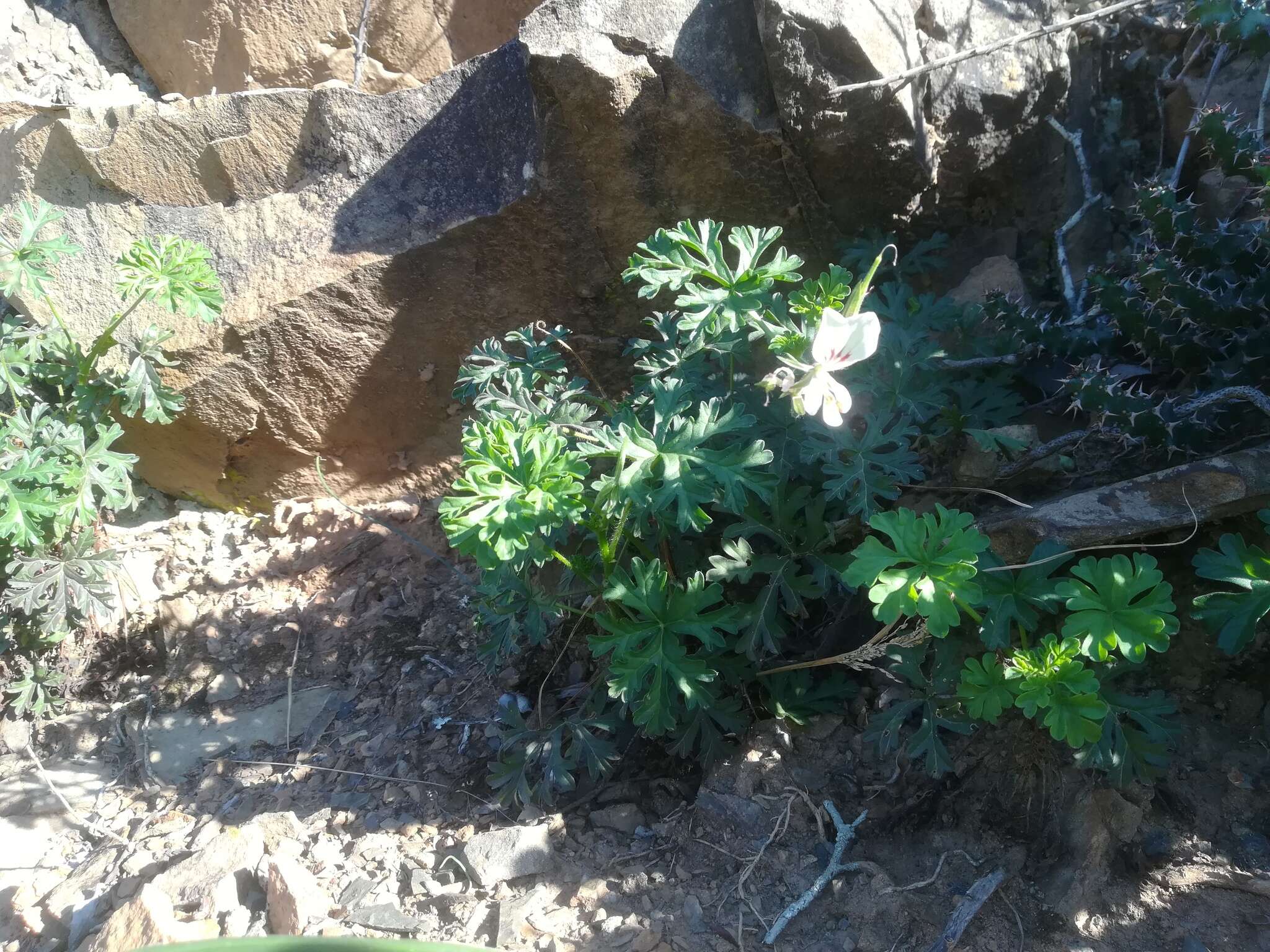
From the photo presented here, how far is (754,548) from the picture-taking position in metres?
2.64

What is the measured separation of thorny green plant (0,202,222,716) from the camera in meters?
2.88

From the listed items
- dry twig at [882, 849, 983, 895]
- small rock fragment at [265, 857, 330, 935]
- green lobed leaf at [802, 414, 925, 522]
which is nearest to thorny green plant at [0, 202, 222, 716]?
small rock fragment at [265, 857, 330, 935]

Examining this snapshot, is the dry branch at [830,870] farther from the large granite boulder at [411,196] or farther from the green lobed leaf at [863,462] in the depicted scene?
the large granite boulder at [411,196]

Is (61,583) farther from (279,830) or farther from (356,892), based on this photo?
(356,892)

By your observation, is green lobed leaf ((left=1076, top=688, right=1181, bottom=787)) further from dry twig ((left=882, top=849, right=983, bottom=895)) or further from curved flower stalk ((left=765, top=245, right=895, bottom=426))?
curved flower stalk ((left=765, top=245, right=895, bottom=426))

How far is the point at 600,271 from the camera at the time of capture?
3.41 meters

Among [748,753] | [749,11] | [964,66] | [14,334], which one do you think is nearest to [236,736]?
[14,334]

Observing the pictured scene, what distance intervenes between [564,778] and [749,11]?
101 inches

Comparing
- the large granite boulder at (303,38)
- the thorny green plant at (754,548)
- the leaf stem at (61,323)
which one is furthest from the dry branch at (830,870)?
the large granite boulder at (303,38)

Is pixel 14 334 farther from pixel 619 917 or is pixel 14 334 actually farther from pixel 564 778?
pixel 619 917

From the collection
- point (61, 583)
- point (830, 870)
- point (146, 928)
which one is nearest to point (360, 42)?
point (61, 583)

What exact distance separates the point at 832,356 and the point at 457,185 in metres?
1.94

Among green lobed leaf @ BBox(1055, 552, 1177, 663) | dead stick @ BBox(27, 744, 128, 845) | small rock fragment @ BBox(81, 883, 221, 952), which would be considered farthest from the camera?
dead stick @ BBox(27, 744, 128, 845)

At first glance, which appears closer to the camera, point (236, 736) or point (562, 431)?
point (562, 431)
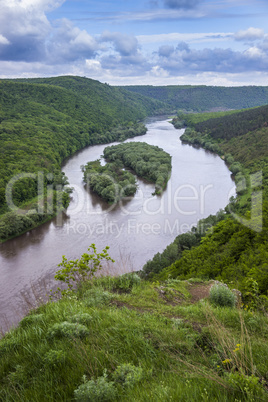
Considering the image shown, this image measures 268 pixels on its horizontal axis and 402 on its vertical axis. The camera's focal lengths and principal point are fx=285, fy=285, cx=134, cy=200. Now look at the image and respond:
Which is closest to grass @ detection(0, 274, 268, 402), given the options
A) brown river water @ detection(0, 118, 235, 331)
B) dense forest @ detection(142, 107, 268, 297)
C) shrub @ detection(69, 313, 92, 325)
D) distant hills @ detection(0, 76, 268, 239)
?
shrub @ detection(69, 313, 92, 325)

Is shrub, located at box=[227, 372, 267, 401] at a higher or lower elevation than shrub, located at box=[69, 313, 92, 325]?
higher

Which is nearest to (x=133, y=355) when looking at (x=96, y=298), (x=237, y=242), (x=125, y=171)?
(x=96, y=298)

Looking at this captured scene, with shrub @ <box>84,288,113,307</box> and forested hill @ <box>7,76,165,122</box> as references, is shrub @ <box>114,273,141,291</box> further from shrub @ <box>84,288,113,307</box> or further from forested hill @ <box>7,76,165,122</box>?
forested hill @ <box>7,76,165,122</box>

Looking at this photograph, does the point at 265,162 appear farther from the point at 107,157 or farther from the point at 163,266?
the point at 163,266

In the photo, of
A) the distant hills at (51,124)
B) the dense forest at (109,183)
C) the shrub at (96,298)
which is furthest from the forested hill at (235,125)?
the shrub at (96,298)

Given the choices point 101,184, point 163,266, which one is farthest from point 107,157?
point 163,266

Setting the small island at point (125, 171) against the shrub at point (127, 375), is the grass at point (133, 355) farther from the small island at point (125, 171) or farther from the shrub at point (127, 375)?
the small island at point (125, 171)
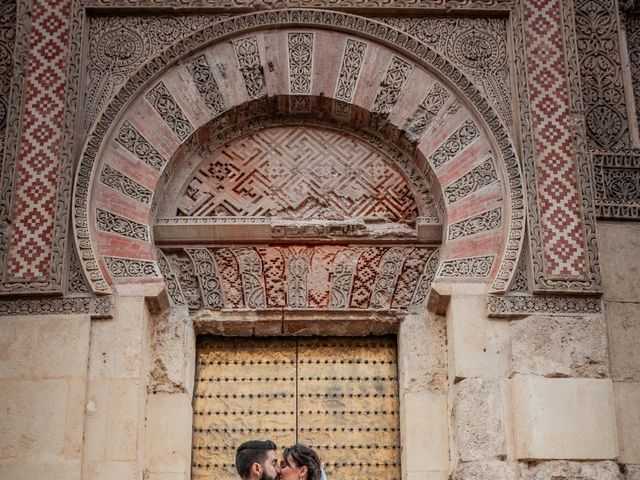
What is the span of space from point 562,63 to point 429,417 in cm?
227

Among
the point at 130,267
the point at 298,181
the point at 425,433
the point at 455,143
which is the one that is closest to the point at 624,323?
the point at 425,433

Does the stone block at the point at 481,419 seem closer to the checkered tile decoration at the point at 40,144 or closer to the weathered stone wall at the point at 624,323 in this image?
the weathered stone wall at the point at 624,323

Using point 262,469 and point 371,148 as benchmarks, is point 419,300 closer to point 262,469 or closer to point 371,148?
point 371,148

◆ What you should do ◆
Output the lines from the one containing "Looking at this photograph, does" through the end of the records as a Markdown table with the columns Row and Line, numbering the rows and omitting blank lines and pictures.

◆ Output below ◆
| Row | Line |
|---|---|
| 1 | Looking at this photograph, does the point at 265,162 appear farther from the point at 107,157 or farther from the point at 163,266? |
| 2 | the point at 163,266 |
| 3 | In the photo, of |
| 4 | A) the distant hills at (51,124) |
| 5 | B) the dense forest at (109,183) |
| 6 | C) the shrub at (96,298) |
| 7 | which is furthest from the forested hill at (235,125)? |
| 8 | the shrub at (96,298) |
| 9 | Given the choices point 101,184, point 163,266, which one is farthest from point 107,157? |
| 10 | point 163,266 |
| 11 | Setting the small island at point (125, 171) against the shrub at point (127, 375), is the grass at point (133, 355) farther from the small island at point (125, 171) or farther from the shrub at point (127, 375)? |
| 12 | the small island at point (125, 171) |
| 13 | What is the span of space from point 562,63 to point 429,417 in cm? |
| 14 | 227 |
| 15 | Among |
| 16 | the point at 130,267 |
| 17 | the point at 298,181 |
| 18 | the point at 425,433 |
| 19 | the point at 455,143 |
| 20 | which is the one that is closest to the point at 624,323? |
| 21 | the point at 425,433 |
| 22 | Does the stone block at the point at 481,419 seem closer to the checkered tile decoration at the point at 40,144 or closer to the weathered stone wall at the point at 624,323 in this image? |
| 23 | the weathered stone wall at the point at 624,323 |
| 24 | Using point 262,469 and point 371,148 as benchmarks, is point 419,300 closer to point 262,469 or closer to point 371,148? |
| 25 | point 371,148 |